La croissance exponentielle de l’intelligence artificielle se heurte aux limites physiques des réseaux électriques mondiaux. D'ici 2026, les centres de données d'IA devraient consommer 1 000 térawattheures (TWh) par an — l'équivalent de la consommation totale du Japon, selon l'Agence internationale de l'énergie. Cette demande, alimentée par l'entraînement des grands modèles de langage, pousse les fournisseurs d'électricité à geler les nouvelles interconnexions, allonge les délais de livraison des transformateurs à quatre ans, et force les géants de la tech à chercher des solutions — de la relance de centrales nucléaires aux petits réacteurs modulaires (SMR), en passant par le gaz naturel.
L'ampleur de la crise
La consommation électrique des centres de données devrait doubler, passant de 460 TWh en 2024 à 1 000 TWh en 2026, soit environ 3 % de la consommation mondiale.
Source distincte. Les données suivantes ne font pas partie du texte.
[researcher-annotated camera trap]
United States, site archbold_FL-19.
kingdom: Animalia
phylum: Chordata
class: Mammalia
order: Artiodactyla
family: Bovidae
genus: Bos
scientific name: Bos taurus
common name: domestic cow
Aux États-Unis, Goldman Sachs prévoit que la demande des centres de données augmentera de 165 % pour atteindre 8 % de la production totale d'ici 2030. Cette croissance se concentre dans des régions aux réseaux déjà tendus. Le nord de la Virginie consomme 25 % de la capacité du réseau PJM, tandis que le réseau ERCOT du Texas fait face à des pics simultanés liés à l'IA et aux vagues de chaleur. Le marché de capacité PJM a vu ses prix multiplier par dix, avec 9,33 milliards de dollars de coûts supplémentaires générés par les centres de données.
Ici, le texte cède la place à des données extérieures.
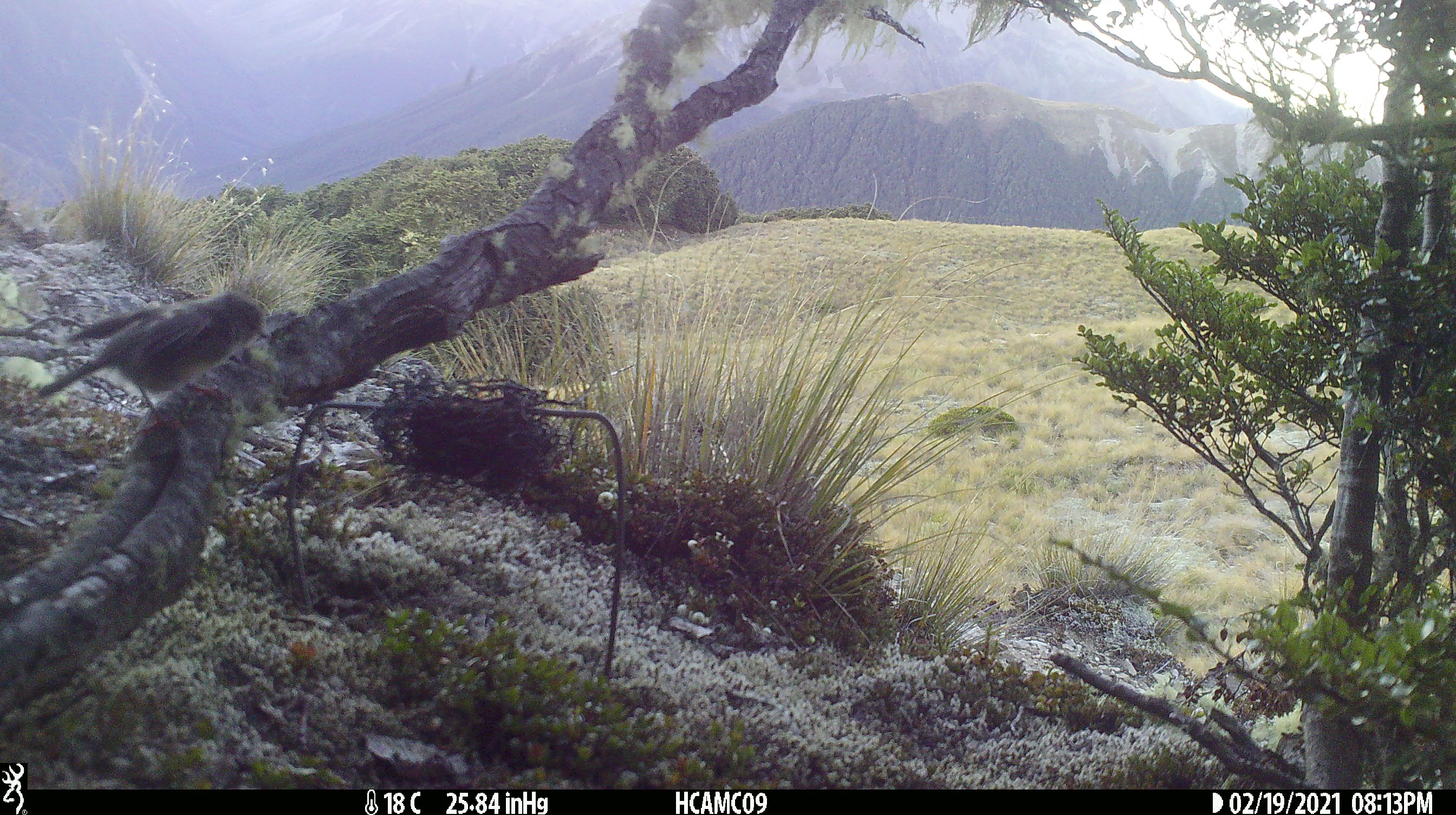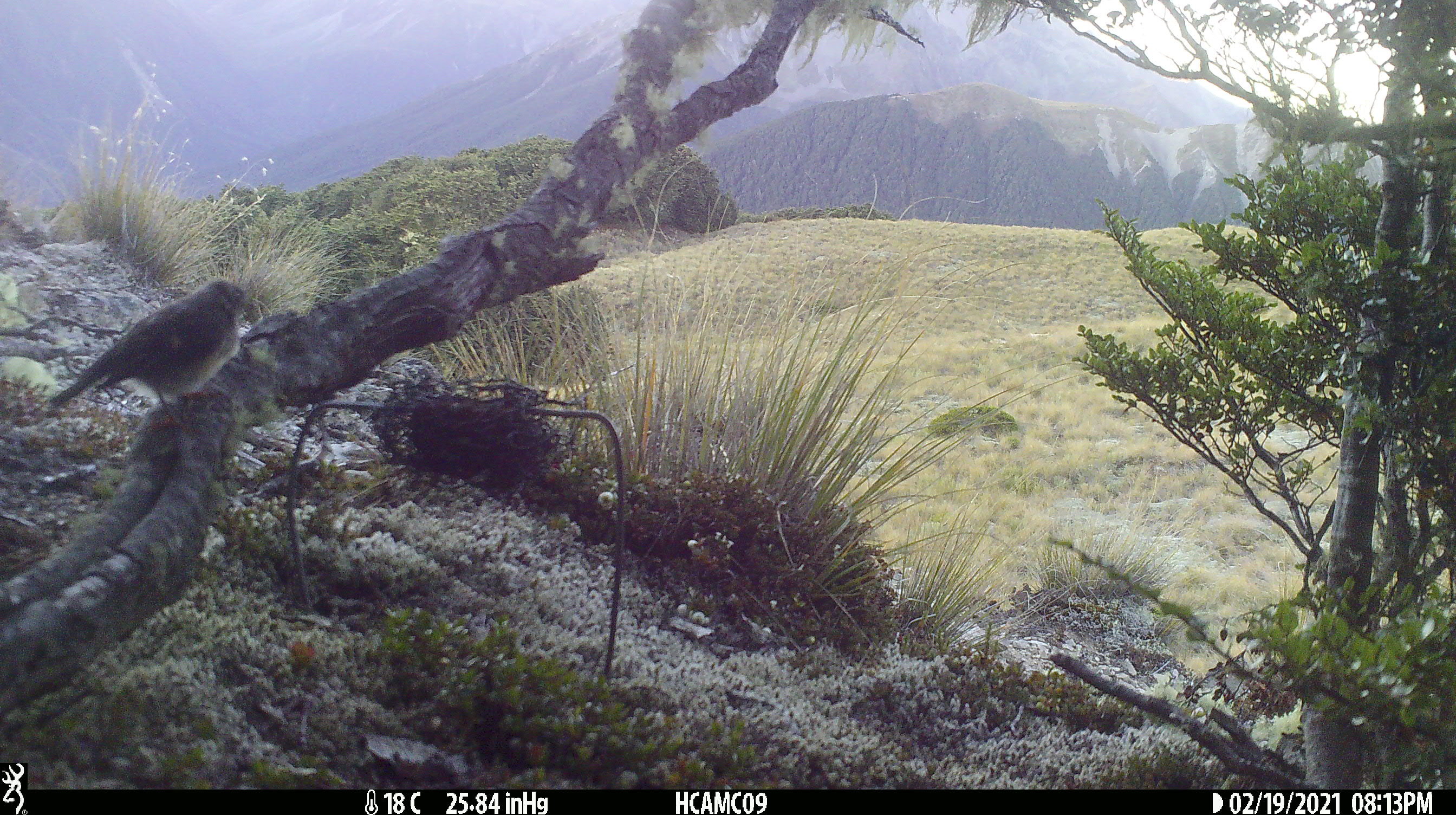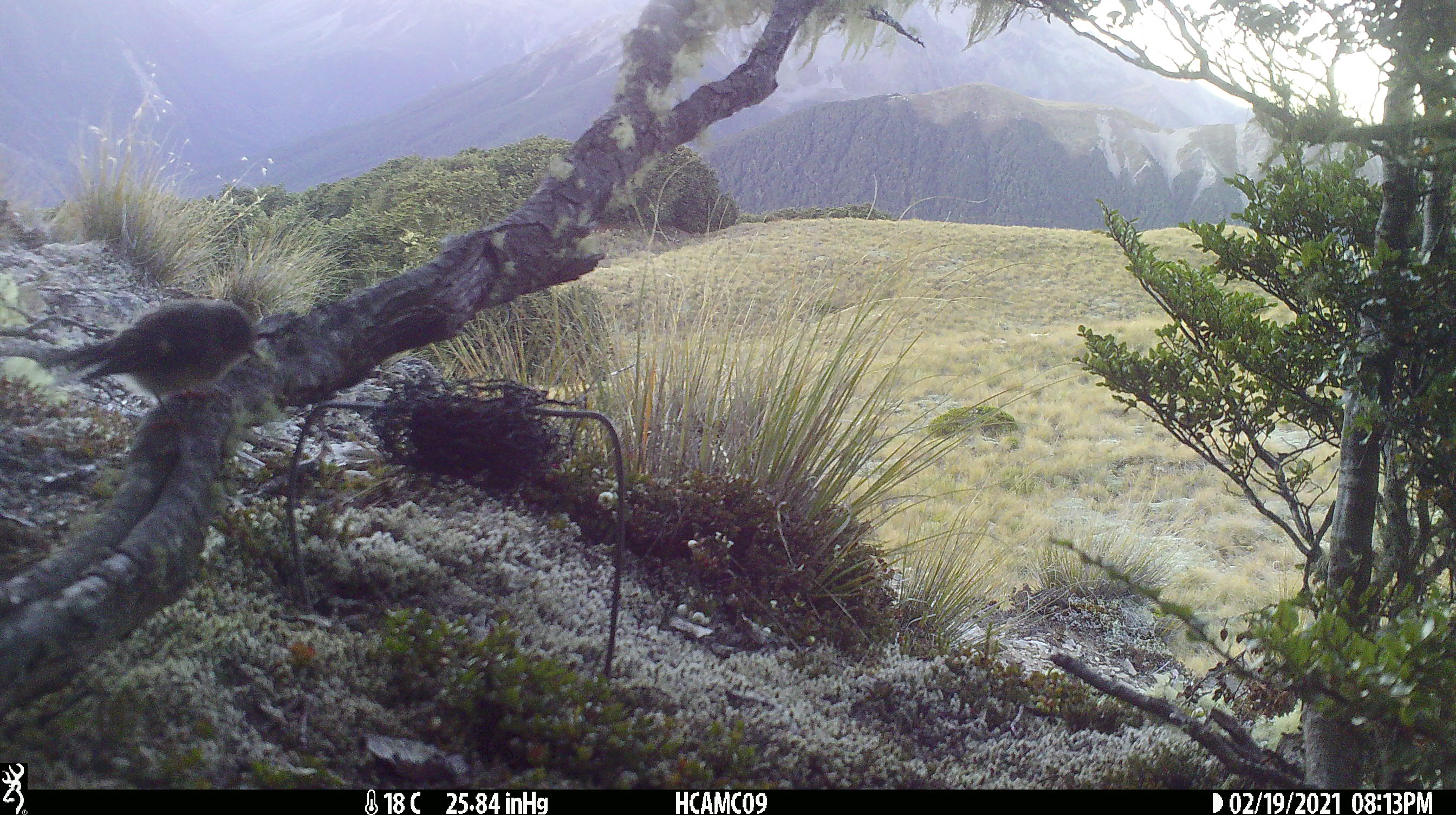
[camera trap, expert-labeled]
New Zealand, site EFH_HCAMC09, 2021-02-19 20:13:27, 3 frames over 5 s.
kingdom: Animalia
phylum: Chordata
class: Aves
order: Passeriformes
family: Petroicidae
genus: Petroica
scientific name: Petroica macrocephala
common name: tomtit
Réseaux sous pression : moratoires et retards d'interconnexion
Les fournisseurs d'électricité bloquent les nouvelles connexions. AEP Ohio a gelé les interconnexions des centres de données en raison de pénuries de transformateurs. Le projet de loi 1515 de Virginie propose un moratoire temporaire sur l'approbation locale des nouveaux centres de données jusqu'en juillet 2028. Les délais de livraison des transformateurs atteignent deux à quatre ans, et les retards d'interconnexion peuvent s'étendre à sept ans, créant un déficit structurel de puissance qui menace la fiabilité. Un manque de 49 GW de production est prévu aux États-Unis d'ici 2028, selon la NERC.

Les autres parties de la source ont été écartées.